## 課題 1
台風接近時に現金の引き出しを呼びかけた記事を、2文で要約してください。

## 出典
::::

大型台風近づき「ATMで現金引き出して」「停電したら現金しか勝たん」 過去の災害ではクレカ、電子マネーが使えない事態も

伊藤 大介 伊藤 大介

大型で猛烈な台風14号が接近する中、「ATMに行って現金引き出しておいてね」というツイートが注目されています。星見当番(@kaori_stargazer)さんは9月15日、「今日か明日のうちにATM行って、必要な分の現金引き出しておいてね。シルバーウィークと台風が来るからね。停電したりネットワーク障害が発生した場合、現金しか勝たんからね」と呼びかけました。電子マネーなどキャッシュレス決済が広まる中、「スマホ使えないと詰むからなあ」「北海道胆振(いぶり)東部地震では1週間近く停電が続いた地域もあって、電子マネー、クレジットカードは全く使えませんでした」と過去の被災経験をもとに共感する声が上がり、1万2000件リツイートされました。星見当番さんと北海道胆振東部地震を体験した佐藤ヒロさんに聞きました。

::::

## 課題データ
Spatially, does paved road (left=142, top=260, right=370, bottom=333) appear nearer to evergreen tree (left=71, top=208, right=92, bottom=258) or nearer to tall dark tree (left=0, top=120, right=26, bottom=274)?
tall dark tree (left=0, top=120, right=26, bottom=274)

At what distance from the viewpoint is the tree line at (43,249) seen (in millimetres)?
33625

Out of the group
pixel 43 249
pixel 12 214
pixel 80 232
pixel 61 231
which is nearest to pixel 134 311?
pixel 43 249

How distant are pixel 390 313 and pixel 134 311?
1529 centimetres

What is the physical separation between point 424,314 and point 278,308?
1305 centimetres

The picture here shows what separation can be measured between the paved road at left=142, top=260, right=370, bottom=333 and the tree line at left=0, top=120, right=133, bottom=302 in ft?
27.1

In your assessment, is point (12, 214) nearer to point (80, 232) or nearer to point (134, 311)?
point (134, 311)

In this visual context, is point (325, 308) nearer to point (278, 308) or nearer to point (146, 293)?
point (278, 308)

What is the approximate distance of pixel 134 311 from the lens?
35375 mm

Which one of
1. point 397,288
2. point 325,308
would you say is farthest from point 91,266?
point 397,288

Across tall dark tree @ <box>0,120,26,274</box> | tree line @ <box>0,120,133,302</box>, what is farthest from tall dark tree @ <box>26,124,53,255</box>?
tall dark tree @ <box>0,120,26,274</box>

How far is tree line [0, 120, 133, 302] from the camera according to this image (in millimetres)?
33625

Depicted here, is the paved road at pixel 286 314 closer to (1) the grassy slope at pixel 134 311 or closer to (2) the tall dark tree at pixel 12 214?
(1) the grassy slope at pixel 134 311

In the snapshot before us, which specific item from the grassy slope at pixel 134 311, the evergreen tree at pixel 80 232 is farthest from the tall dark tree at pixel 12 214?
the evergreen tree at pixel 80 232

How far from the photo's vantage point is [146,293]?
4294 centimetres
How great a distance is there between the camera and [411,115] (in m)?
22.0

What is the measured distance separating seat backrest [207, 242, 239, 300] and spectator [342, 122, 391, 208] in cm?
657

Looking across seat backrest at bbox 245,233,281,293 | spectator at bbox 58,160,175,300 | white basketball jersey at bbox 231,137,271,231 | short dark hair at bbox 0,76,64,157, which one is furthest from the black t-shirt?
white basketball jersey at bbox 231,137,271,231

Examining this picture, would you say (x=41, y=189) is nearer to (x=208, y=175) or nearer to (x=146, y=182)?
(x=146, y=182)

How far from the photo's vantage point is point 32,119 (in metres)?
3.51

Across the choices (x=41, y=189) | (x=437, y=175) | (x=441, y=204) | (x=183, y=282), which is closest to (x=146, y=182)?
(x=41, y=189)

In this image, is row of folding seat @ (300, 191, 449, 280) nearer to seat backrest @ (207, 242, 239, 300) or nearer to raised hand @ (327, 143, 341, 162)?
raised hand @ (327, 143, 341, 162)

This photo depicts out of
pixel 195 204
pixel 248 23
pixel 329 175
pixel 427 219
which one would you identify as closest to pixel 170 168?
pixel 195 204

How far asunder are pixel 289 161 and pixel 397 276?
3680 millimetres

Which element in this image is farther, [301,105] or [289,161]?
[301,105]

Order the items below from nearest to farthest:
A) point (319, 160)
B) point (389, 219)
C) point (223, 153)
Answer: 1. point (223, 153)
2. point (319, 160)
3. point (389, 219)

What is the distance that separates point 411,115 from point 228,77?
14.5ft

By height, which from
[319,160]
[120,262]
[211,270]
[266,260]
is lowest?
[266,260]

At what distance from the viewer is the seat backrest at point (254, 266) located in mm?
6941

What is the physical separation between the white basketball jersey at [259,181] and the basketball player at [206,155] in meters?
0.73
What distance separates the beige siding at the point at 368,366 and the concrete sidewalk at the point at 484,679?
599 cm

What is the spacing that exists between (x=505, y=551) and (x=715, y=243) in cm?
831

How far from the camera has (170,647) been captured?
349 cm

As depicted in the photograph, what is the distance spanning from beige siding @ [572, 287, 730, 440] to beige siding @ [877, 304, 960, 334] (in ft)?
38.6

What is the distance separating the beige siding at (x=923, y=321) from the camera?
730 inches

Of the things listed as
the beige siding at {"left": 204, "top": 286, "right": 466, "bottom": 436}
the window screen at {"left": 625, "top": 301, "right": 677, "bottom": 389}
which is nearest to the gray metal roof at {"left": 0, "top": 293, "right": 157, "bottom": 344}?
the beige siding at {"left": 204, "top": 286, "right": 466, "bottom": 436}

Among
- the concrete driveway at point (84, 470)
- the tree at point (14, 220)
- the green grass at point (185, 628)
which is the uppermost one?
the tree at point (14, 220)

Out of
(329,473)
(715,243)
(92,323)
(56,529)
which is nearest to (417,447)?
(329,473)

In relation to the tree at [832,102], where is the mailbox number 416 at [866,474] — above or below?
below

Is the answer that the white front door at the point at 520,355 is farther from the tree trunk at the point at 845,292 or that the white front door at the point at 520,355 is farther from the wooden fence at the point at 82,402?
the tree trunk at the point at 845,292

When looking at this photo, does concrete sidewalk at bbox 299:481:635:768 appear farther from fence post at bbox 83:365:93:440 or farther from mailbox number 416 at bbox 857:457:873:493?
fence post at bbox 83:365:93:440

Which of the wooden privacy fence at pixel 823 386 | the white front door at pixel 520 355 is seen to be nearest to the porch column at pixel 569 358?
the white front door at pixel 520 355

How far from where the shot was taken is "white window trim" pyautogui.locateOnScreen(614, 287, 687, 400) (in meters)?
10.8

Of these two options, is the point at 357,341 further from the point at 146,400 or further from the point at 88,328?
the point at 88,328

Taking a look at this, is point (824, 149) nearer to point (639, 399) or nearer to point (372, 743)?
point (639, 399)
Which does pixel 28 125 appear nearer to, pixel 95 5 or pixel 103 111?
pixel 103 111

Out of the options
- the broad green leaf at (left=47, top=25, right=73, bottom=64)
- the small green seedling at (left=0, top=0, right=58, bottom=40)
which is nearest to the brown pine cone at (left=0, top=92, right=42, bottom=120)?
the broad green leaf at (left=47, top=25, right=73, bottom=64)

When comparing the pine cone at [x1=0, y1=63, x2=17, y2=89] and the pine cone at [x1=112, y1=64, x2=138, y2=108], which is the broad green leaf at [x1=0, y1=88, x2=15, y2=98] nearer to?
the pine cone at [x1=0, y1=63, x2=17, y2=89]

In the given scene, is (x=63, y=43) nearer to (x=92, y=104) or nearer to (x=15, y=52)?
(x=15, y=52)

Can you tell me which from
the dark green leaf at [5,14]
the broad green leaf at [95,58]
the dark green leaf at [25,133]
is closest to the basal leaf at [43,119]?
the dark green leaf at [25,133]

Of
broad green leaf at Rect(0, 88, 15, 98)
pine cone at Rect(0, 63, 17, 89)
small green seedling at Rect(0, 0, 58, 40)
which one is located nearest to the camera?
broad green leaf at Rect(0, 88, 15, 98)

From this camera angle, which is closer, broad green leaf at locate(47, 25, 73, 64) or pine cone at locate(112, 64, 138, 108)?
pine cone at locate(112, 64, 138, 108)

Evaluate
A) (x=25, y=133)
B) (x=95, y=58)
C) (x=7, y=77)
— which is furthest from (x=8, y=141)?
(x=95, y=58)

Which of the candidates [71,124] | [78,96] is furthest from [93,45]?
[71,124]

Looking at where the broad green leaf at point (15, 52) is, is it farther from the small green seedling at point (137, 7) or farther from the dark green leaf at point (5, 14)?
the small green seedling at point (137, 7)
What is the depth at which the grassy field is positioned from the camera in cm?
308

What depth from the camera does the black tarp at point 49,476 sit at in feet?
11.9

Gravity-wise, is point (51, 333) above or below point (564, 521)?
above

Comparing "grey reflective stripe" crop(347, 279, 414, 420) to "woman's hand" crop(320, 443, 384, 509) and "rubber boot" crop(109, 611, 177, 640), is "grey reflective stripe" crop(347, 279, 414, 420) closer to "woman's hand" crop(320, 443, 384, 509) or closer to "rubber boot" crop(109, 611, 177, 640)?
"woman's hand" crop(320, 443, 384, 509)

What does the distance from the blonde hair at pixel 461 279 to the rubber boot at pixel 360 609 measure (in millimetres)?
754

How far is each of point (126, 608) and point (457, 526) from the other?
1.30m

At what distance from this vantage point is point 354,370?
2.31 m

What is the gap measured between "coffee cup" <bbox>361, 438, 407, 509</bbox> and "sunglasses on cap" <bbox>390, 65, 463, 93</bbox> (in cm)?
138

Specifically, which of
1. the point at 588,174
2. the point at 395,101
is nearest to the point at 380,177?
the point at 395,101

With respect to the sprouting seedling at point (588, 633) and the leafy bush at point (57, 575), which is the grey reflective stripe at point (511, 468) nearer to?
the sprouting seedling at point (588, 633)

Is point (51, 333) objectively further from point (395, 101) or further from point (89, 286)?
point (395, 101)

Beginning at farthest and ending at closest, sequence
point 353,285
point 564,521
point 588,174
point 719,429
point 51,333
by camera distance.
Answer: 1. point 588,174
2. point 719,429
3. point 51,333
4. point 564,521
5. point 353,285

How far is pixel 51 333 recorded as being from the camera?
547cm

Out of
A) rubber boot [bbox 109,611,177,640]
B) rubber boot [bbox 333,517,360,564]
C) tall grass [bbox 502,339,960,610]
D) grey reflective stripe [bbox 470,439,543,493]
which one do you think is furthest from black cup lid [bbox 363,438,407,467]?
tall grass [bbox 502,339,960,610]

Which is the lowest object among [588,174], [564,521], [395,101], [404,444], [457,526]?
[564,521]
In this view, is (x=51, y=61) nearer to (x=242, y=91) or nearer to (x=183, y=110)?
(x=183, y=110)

::::

## 課題 2
上のリストを、「Beginning at farthest」を含む行から始めてリストの最後の行まで、「rubber boot」を「rain boot」に入れ替え、ほかは一切変えずに書き出してください。

## 回答 1
大型で猛烈な台風14号が接近する中、星見当番さんが9月15日、停電やネットワーク障害に備えてATMで現金を引き出しておくようツイートで呼びかけ、注目されています。キャッシュレス決済が広まる中、北海道胆振東部地震では電子マネーやクレジットカードが全く使えなかったといった過去の被災経験をもとに共感する声が上がり、1万2000件リツイートされました。

## 回答 2
Beginning at farthest and ending at closest, sequence
point 353,285
point 564,521
point 588,174
point 719,429
point 51,333
by camera distance.
Answer: 1. point 588,174
2. point 719,429
3. point 51,333
4. point 564,521
5. point 353,285

How far is pixel 51 333 recorded as being from the camera?
547cm

Out of
A) rain boot [bbox 109,611,177,640]
B) rain boot [bbox 333,517,360,564]
C) tall grass [bbox 502,339,960,610]
D) grey reflective stripe [bbox 470,439,543,493]
which one do you think is furthest from black cup lid [bbox 363,438,407,467]?
tall grass [bbox 502,339,960,610]

Which is the lowest object among [588,174], [564,521], [395,101], [404,444], [457,526]?
[564,521]
In this view, is (x=51, y=61) nearer to (x=242, y=91) or nearer to (x=183, y=110)?
(x=183, y=110)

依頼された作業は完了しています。